Work instructions: Rewrite the part of the rows that opens with the line containing "What would you" and continues through the final one as a Markdown table with the columns "Number" and "Line", leaving out blank lines.
++++++++++++++++++++
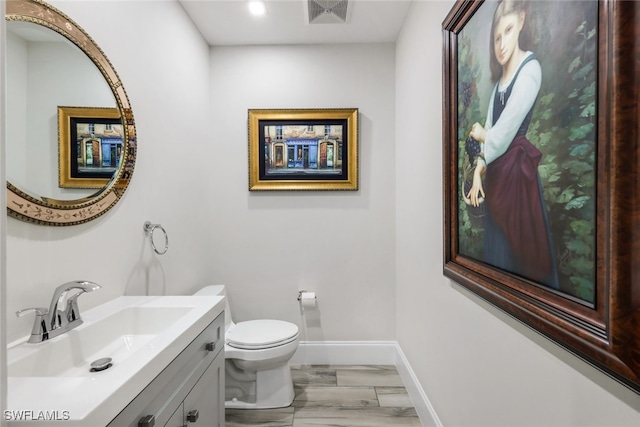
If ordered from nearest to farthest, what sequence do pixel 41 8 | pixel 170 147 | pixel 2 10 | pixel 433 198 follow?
pixel 2 10, pixel 41 8, pixel 433 198, pixel 170 147

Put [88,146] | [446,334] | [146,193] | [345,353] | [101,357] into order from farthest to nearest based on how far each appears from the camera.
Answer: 1. [345,353]
2. [146,193]
3. [446,334]
4. [88,146]
5. [101,357]

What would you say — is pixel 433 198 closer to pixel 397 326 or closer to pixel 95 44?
pixel 397 326

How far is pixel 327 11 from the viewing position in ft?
6.63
++++++++++++++++++++
Solution to the exercise:
| Number | Line |
|---|---|
| 1 | What would you say — is pixel 433 198 closer to pixel 397 326 or closer to pixel 95 44? |
| 2 | pixel 397 326 |
| 3 | How far is pixel 327 11 from the viewing position in ft? |
| 4 | 6.63 |